It doesn’t matter which MP. It could be almost any of them, really.
I would like to offer my congratulations to Jeremy Corbyn on his stunning victory. The party membership have spoken with one resounding voice, and we must of course respect their wishes.
I have long admired Jeremy’s passion and conviction, and his sincerely held beliefs. It’s true that I didn’t vote for Jeremy, but that doesn’t mean he doesn’t have my support. I made it clear during the campaign that I would fully back whoever won the contest. Yes, I did really say that. I’m sorry if you didn’t get my press release on the subject. No, sorry, I don’t have a copy of that press release any more. The only copy was on a computer that went mysteriously missing from my office.
A few in the media have questioned my commitment to the new leader, given some of the statements they claim I made during the campaign. My commitment to Jeremy is absolute, so I feel it necessary to address these concerns directly.
It’s true that I told the BBC that Jeremy Corbyn would destroy the Labour Party, but I meant this as a compliment.

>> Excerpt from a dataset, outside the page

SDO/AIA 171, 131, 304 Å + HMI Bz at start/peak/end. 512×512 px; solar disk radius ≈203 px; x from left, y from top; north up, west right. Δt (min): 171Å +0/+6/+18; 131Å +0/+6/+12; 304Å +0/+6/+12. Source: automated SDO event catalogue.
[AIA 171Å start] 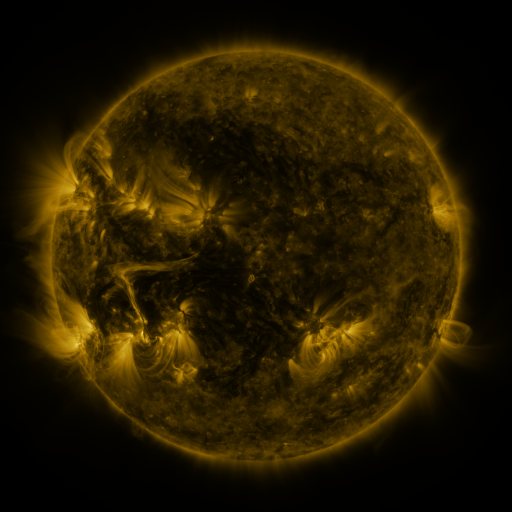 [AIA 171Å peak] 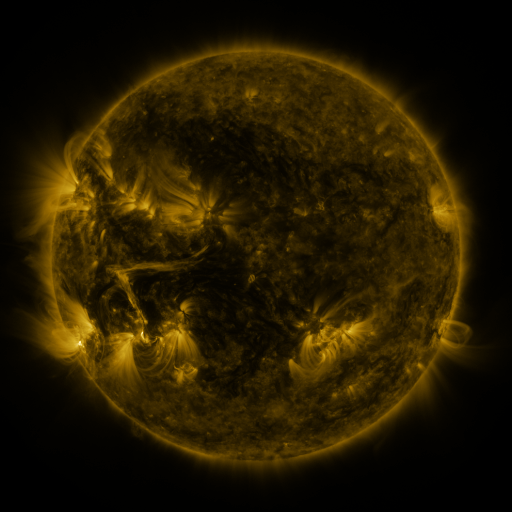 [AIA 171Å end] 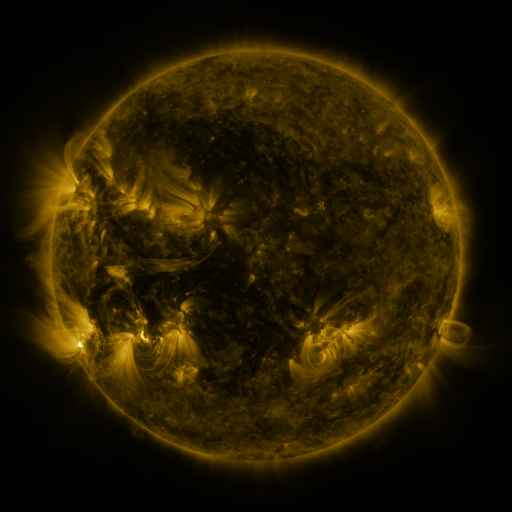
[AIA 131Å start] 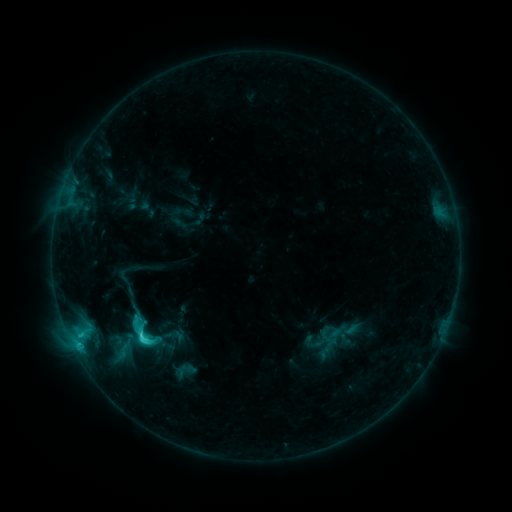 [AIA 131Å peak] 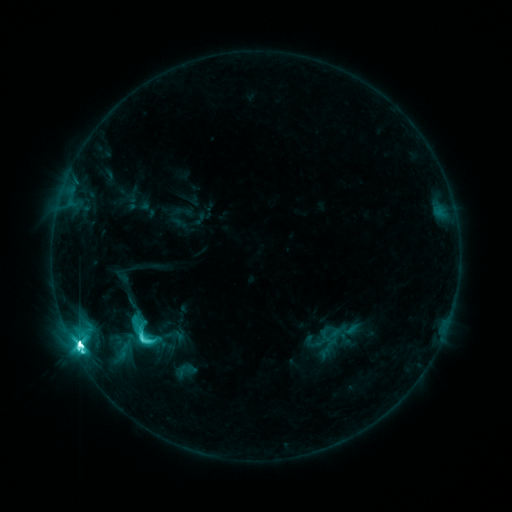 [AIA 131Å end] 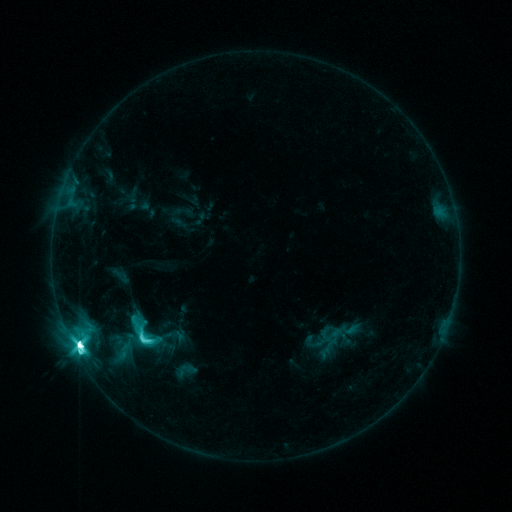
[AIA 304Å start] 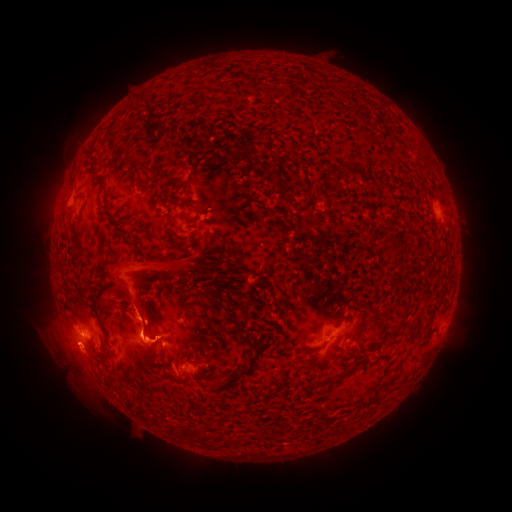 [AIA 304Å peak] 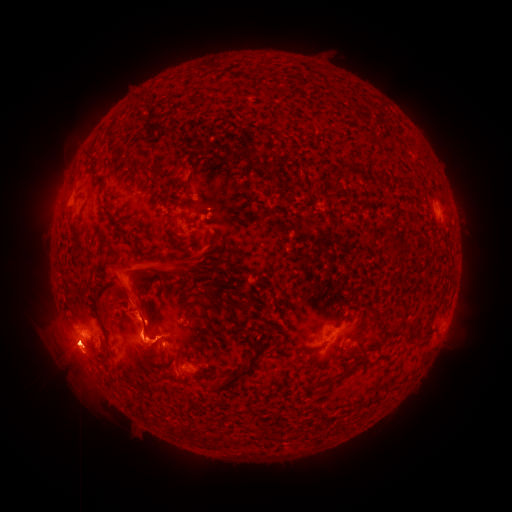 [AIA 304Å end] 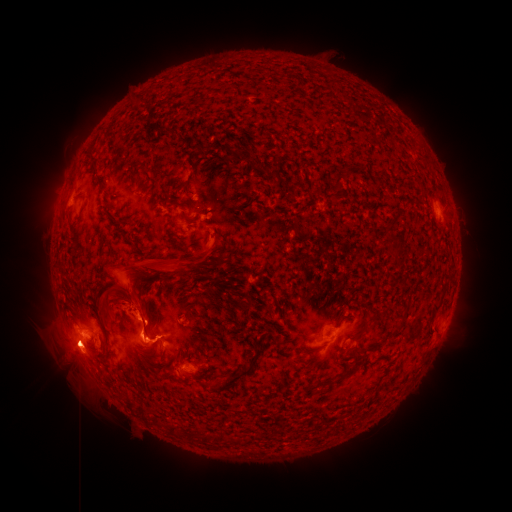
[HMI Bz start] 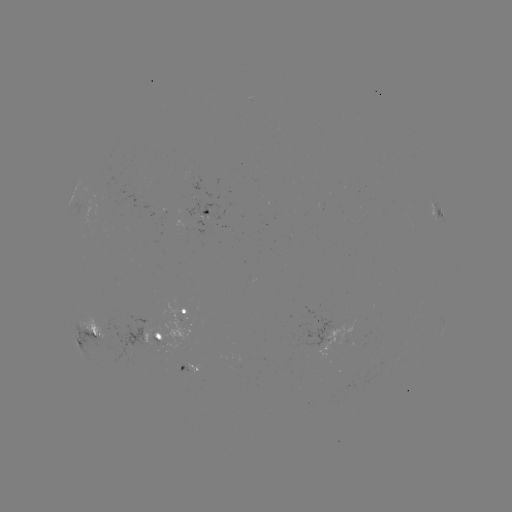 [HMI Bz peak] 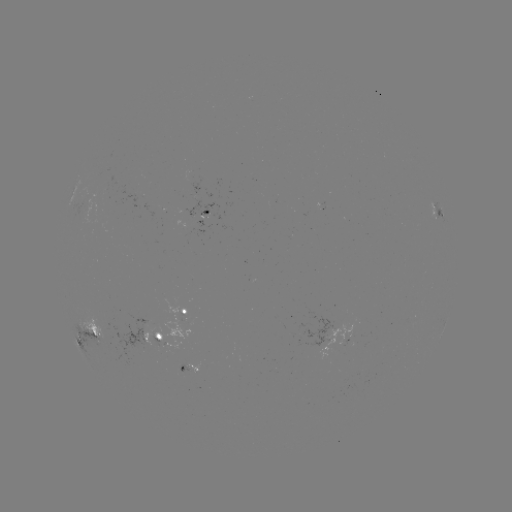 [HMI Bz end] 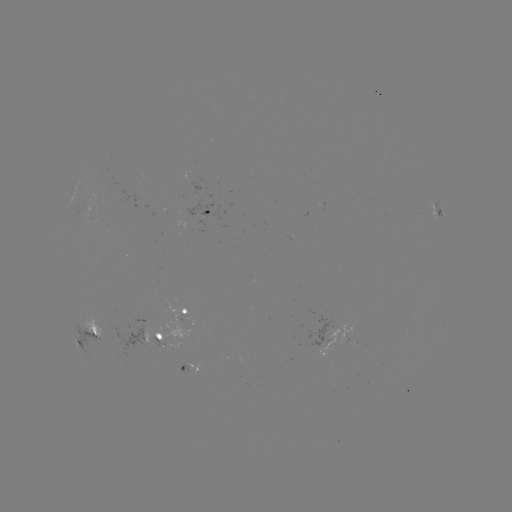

Not all destruction is bad! The old Labour Party needs to be completely rebuilt, and any architect will tell you that sometimes you can’t put a new building up without first knocking down the old one.
I am also on record as saying that Jeremy’s view of the economy is about fifty years out of date, and that he will bring utter ruination to Britain if he ever becomes Prime Minister. But these words have been taken out of context. The all-important words “some people may say” were left out by the interviewer, as were the words “but I completely disagree.” It goes without saying that I am deeply disappointed at some of the standards of journalism we have witnessed during this campaign.
A number of my critics have pointed to an opinion piece I wrote in the Guardian a fortnight ago. I wrote that Jeremy Corbyn would make Labour utterly unelectable, and that the party seemed to be plunging madly towards its own demise. There would be mass unemployment, and our international reputation would be ruined. Jeremy Corbyn is a friend to terror groups and extremists around the world, and would drag Britain towards a new dark age if he ever became leader of the country. He lacks the skills to lead even a small borough council, let alone a political party. He will drive away Labour’s donors. He is a hardened communist who wants to nationalise all industry. He has a portrait of Stalin on the wall above his desk. He is a lunatic. He wants Islamic State to win. He is a heartless atheist. He is a Muslim. He hates the environment. He is a tree hugger. He wants to isolate Britain from the rest of the world. He is an internationalist who wants to see us all enslaved to the bureaucrats sitting in Brussels. He has personal hygiene issues. He is a serpent. He is a shapeshifting reptilian. He has a woman tied up in his basement and wears underwear made from human skin. He should be killed before it is too late.
In summary, Jeremy’s not perfect. That’s all I was trying to say. But so what? Nobody is. Let’s move on. Are we really going to keep dragging up every mild criticism of our leader? If so, we’ll never move forward as a party.
We need to get behind Jeremy Corbyn, each and every one of us. Jeremy, I want you to know I stand behind you. I have your back. My right hand is in my pocket and your back is turned. What do I have in that pocket? Something sharp? Something shiny and pointy? No no, fear not, my leader. My master. My Caesar! I am and will always be Caesar’s friend.